Minimal, one line fix

Add the regexp line to grub.d/00_00_mender_grubenv_defines immediately after the hardcoded mender_grub_storage_device default:

cat <<'END_OF_MENDER_GRUBENV_CFG_FILE'
mender_rootfsa_part=@MENDER_ROOTFS_PART_A_NUMBER@
mender_rootfsb_part=@MENDER_ROOTFS_PART_B_NUMBER@
mender_grub_storage_device=@MENDER_GRUB_STORAGE_DEVICE@
regexp (.*),(.*) $root -s mender_grub_storage_device
kernel_imagetype=@MENDER_KERNEL_IMAGETYPE@
initrd_imagetype=@MENDER_INITRD_IMAGETYPE@
mender_kernel_root_base=@MENDER_KERNEL_ROOT_BASE@

END_OF_MENDER_GRUBENV_CFG_FILE

Because 00_00 is emitted into both the ESP and rootfs copies, the regexp correction now runs in both contexts. The hardcoded default is retained as a safe fallback if $root is somehow unset. I validated this fix manually on an affected unit over 30+ reboots with zero failures; baseline failure rate was high and consistent.

More invasive fix

The minimal fix relies on 00_00 being ungated, so the new regexp line is emitted into both the ESP and rootfs copies of grub.cfg via the two separate update-grub invocations. A cleaner structural fix would:

  1. Add GRUB_MENDER_GRUBENV_CFG_GENERATION gates to 00_00, 00_04, and 00_80 so they only emit into the ESP copy as README-mender.md describes.

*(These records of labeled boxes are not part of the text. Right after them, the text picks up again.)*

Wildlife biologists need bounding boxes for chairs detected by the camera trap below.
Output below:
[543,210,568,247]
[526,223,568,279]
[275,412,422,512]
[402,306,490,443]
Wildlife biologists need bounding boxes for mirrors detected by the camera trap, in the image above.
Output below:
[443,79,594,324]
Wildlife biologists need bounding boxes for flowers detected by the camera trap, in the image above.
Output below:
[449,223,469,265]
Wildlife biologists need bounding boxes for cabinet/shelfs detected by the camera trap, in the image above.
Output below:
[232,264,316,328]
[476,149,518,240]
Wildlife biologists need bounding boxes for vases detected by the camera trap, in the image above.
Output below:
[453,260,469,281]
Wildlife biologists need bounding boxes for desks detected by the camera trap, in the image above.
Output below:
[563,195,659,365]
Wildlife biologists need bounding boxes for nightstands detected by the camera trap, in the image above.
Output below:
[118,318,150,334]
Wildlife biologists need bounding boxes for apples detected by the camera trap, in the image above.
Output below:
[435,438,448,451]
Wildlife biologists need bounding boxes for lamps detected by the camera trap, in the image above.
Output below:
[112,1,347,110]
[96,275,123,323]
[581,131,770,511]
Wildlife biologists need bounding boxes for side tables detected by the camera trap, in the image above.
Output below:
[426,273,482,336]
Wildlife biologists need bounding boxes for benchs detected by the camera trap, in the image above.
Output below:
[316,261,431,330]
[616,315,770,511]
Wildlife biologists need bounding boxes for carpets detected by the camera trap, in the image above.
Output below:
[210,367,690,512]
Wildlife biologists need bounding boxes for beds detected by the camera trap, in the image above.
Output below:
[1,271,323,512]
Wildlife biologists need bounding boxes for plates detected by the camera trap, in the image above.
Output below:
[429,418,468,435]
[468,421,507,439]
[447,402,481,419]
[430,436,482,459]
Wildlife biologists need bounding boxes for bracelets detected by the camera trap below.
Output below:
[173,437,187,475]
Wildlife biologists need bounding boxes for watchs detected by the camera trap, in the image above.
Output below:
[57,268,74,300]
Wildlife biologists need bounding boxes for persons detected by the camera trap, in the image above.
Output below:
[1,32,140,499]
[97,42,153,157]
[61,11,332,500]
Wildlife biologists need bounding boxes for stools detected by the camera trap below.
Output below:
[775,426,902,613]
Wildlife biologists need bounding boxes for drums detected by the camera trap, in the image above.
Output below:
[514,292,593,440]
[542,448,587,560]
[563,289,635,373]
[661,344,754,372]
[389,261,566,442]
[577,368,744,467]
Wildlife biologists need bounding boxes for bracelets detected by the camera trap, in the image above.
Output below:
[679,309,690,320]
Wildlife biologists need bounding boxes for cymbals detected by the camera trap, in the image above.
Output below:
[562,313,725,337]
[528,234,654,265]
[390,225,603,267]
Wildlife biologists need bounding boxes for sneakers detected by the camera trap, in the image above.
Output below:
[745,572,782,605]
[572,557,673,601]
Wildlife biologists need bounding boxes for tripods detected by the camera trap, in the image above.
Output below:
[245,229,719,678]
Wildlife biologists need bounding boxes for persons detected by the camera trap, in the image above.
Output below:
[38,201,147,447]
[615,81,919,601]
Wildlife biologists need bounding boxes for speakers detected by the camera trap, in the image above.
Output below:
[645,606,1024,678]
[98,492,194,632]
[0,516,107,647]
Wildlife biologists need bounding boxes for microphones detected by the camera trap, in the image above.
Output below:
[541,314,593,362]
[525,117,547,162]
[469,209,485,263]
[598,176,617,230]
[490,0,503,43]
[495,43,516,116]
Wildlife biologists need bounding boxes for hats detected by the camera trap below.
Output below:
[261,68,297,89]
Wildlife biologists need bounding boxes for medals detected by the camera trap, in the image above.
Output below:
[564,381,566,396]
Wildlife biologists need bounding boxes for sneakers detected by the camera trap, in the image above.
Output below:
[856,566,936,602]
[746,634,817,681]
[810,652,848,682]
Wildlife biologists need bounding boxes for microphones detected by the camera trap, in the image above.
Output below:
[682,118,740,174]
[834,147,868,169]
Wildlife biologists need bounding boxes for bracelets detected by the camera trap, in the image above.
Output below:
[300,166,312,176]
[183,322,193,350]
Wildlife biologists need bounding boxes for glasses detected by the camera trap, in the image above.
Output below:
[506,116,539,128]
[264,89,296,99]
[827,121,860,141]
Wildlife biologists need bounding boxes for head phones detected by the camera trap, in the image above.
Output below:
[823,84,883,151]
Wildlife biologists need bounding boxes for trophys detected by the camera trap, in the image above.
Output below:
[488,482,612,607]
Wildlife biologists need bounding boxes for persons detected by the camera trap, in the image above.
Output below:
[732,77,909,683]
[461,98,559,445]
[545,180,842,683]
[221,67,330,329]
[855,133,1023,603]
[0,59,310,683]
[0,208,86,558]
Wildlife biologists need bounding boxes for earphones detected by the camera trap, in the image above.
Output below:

  2. Move the regexp out of the gated 00_05 section (or duplicate it to a one-index script) so it runs in both stages.

  3. Deduplicate 00_80_mender_choose_partitions_grub and 07_mender_choose_partitions_grub, which are currently byte-identical.

Additional notes

  • The regexp correction in 00_05 seems to demonstrate that the upstream authors were aware of the disk-renumbering risk and built the right fix - but they appear to have applied it only to the ESP stage. The rootfs stage was left unprotected, presumably because the two-index gating on 00_05 was intended to suppress it in the rootfs copy, and possibly it was not noticed that no equivalent correction was provided for that stage.

  • The mender_rootfsa_uuid / mender_rootfsb_uuid branch in 00_80/07 is never exercised by default, and even when set would only fix the kernel’s root= parameter, not GRUB’s internal $root. A complete fix for disk renumbering needs to correct both independently.

  • 00_05 and 00_90 both contain comments explaining the gating intent. 00_00, 00_04, and 00_80 do not, suggesting the gating omission may have been unintentional rather than by design.